Probability & significance

Cards (9)

  • Descriptive statistics may show a difference in your results; they describe & summarise the data. To check the difference (or association if doing a correlation) is significant, you need to do a statistical test.
  • Inferential statistical tests allows us to make this judgement & in psychology, the accepted level of probability is 5%, eg there is a 5% risk or less that our results have occurred by chance- so we can say with 95% confidence that our results are down to the manipulation of the IV.
  • Usually expressed as p<0.05 & if question doesn't state %, always assume it's 5%. Inferential statistics allow you to infer the power or significance of the data.
  • A null hypothesis- states there will not be a significant difference/ correlation, should be trying to falsify our hypothesis for good science.
  • An alternative hypothesis- states that there will be a significant difference/ correlation.
  • Only one hypothesis can be true, accept one & reject the other.
  • Type 1 error:
    • False positive
    • Saying it was significant when it actually wasn't.
    • Rejecting the null hypothesis when it's actually true.
    • When we do inferential tests and get a result below our level of significance, we accept alternative hypothesis & reject the null hypothesis.

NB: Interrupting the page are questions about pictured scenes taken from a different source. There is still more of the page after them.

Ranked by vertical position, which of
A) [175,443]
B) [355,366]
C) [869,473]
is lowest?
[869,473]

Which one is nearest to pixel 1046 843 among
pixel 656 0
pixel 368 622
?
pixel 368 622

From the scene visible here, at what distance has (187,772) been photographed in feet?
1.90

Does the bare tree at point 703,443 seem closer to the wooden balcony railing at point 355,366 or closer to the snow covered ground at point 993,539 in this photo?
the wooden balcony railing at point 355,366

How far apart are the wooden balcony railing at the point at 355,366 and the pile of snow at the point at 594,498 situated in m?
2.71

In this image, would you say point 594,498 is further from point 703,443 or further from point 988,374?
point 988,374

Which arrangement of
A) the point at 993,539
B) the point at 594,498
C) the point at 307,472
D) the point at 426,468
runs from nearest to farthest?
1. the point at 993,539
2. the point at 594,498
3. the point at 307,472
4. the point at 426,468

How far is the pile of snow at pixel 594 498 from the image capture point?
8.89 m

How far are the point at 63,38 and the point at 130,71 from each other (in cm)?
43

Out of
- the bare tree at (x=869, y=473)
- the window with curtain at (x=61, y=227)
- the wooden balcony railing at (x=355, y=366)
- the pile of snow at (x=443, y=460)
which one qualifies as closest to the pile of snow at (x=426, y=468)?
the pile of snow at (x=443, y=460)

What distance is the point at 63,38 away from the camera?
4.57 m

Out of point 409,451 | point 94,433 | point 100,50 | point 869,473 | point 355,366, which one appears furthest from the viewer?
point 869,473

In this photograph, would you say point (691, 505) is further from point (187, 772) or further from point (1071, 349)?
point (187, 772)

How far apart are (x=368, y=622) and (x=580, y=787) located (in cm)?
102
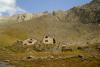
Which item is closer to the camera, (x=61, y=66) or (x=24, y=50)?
(x=61, y=66)

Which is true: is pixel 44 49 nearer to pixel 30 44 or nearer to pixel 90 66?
pixel 30 44

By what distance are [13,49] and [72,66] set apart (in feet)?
240

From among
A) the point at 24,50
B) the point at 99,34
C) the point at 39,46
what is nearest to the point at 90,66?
the point at 24,50

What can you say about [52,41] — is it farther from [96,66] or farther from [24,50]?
[96,66]

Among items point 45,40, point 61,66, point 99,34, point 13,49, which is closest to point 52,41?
point 45,40

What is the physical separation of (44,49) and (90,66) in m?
72.2

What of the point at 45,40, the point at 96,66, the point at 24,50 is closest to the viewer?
the point at 96,66

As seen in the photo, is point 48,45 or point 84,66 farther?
point 48,45

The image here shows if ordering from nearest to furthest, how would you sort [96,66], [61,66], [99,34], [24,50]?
1. [96,66]
2. [61,66]
3. [24,50]
4. [99,34]

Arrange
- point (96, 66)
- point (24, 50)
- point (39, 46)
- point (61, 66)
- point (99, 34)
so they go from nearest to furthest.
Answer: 1. point (96, 66)
2. point (61, 66)
3. point (24, 50)
4. point (39, 46)
5. point (99, 34)

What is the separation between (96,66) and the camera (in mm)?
49875

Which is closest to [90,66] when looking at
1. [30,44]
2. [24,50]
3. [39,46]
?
[24,50]

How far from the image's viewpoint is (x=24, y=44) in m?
138

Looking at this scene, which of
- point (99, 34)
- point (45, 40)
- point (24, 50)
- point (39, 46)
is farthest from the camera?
point (99, 34)
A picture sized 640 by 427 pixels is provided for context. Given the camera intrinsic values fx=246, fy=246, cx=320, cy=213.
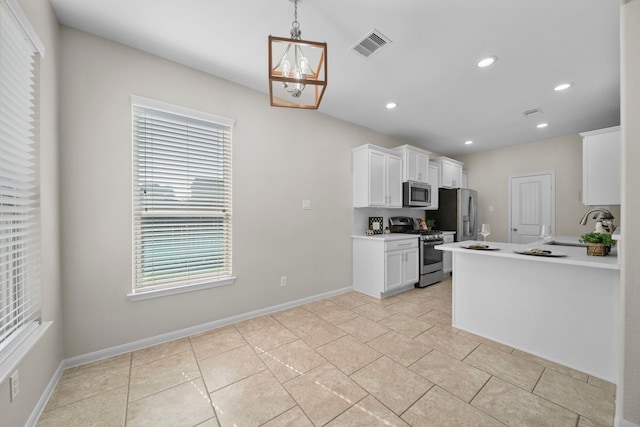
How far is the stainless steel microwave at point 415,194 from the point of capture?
14.1 ft

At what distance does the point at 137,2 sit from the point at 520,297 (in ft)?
12.8

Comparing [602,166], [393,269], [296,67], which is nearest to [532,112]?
[602,166]

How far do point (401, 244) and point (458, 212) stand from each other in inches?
76.6

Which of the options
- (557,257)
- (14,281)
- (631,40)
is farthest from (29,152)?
(557,257)

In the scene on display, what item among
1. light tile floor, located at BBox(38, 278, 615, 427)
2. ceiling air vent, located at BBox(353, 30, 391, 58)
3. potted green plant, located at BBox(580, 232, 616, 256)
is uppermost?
ceiling air vent, located at BBox(353, 30, 391, 58)

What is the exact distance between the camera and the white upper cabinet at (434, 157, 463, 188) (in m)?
5.13

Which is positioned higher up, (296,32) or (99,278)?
(296,32)

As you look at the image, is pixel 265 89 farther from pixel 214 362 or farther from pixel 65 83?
pixel 214 362

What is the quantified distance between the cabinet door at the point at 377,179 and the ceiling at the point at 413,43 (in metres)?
0.76

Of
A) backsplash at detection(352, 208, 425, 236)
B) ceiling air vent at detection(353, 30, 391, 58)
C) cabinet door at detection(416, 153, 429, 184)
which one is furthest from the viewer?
cabinet door at detection(416, 153, 429, 184)

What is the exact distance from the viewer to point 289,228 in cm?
322

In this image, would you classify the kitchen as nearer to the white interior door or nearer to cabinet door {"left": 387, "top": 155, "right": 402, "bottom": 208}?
cabinet door {"left": 387, "top": 155, "right": 402, "bottom": 208}

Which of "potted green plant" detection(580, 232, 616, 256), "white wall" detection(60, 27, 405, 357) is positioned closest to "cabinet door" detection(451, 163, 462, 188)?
"white wall" detection(60, 27, 405, 357)

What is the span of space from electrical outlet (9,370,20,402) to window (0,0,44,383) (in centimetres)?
13
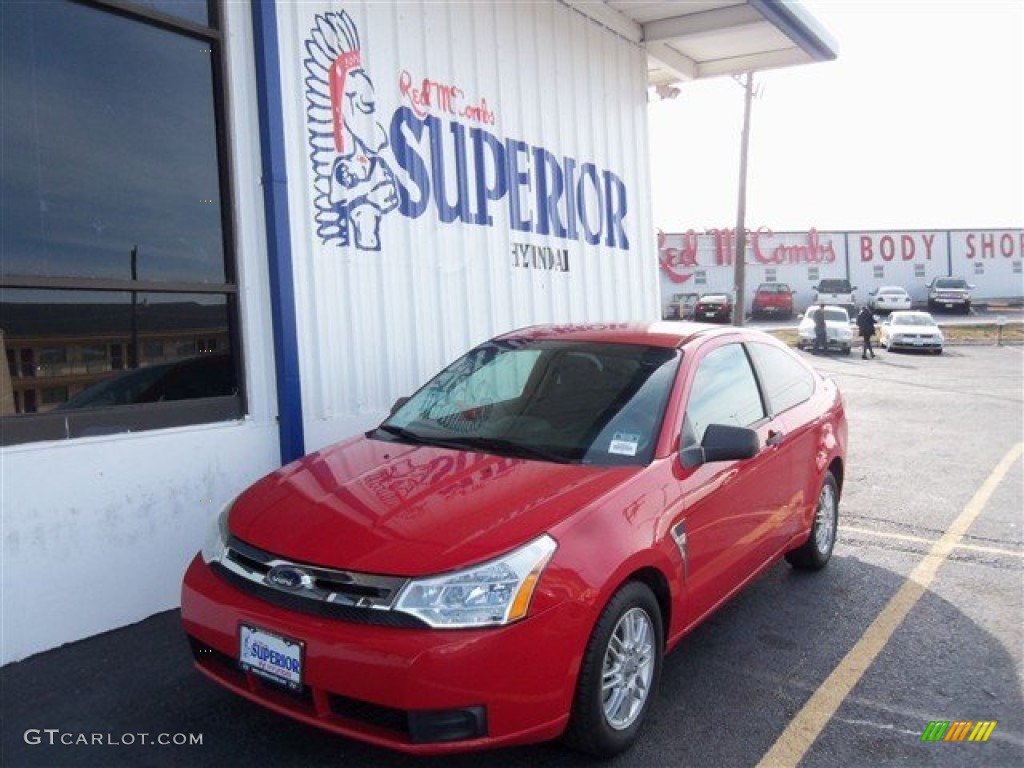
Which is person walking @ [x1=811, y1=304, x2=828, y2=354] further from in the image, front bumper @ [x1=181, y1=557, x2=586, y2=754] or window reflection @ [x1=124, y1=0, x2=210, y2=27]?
front bumper @ [x1=181, y1=557, x2=586, y2=754]

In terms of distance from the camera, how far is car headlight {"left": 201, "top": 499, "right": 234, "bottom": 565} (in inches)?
127

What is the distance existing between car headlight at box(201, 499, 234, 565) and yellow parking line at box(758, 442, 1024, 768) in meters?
2.18

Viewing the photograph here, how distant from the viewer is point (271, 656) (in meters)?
2.79

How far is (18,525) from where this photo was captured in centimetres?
400

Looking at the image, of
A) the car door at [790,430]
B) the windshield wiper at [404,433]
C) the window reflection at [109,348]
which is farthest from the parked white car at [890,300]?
the windshield wiper at [404,433]

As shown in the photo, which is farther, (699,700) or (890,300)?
(890,300)

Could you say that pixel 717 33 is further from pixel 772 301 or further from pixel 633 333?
pixel 772 301

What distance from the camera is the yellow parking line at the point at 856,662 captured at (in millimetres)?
3186

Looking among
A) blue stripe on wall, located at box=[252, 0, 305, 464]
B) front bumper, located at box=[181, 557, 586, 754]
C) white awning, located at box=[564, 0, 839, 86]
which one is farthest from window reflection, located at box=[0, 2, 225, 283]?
white awning, located at box=[564, 0, 839, 86]

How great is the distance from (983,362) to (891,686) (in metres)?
22.3

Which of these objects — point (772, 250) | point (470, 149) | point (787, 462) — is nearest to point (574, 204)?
point (470, 149)

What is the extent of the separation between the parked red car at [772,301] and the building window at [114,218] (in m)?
38.2

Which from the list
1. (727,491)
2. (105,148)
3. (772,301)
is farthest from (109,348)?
(772,301)

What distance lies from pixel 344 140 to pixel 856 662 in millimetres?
4508
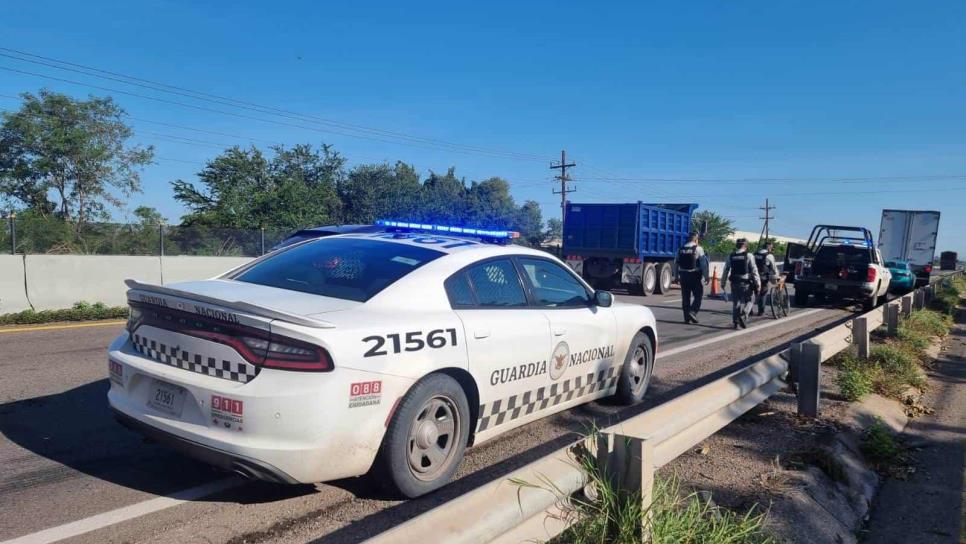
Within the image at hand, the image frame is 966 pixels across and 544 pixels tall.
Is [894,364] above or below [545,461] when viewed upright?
below

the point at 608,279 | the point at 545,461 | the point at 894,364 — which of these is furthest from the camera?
the point at 608,279

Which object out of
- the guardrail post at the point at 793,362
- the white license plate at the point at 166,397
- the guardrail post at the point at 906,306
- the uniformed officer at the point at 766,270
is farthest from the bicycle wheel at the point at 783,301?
the white license plate at the point at 166,397

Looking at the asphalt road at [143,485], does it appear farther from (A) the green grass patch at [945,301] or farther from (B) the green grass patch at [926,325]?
(A) the green grass patch at [945,301]

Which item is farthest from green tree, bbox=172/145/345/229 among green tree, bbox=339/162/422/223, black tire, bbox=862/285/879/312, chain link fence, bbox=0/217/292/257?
black tire, bbox=862/285/879/312

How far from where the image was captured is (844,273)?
55.1ft

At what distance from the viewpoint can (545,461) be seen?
8.31ft

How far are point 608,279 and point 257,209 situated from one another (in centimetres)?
1890

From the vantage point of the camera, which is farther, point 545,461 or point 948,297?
point 948,297

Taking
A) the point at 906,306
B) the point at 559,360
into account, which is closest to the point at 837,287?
the point at 906,306

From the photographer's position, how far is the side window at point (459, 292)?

    • Significance level may be too high, so we have concluded that there's a significant relationship/ correlation, but there really isn't.
  • Type 2 error:
    • False negative
    • Saying it wasn't significant, when it actually was.
    • Accepting the null hypothesis when it's actually false.
    • When we do a test and get a result above our level of significance, we accept the null hypothesis & reject the alternative hypothesis.
    • Significance level may be too low, so we have concluded that there's not a significant relationship/ correlation, but there really is.
  • The significance level is set at P<0.05 to try and reduce either of these errors happening- seen as a balanced medium.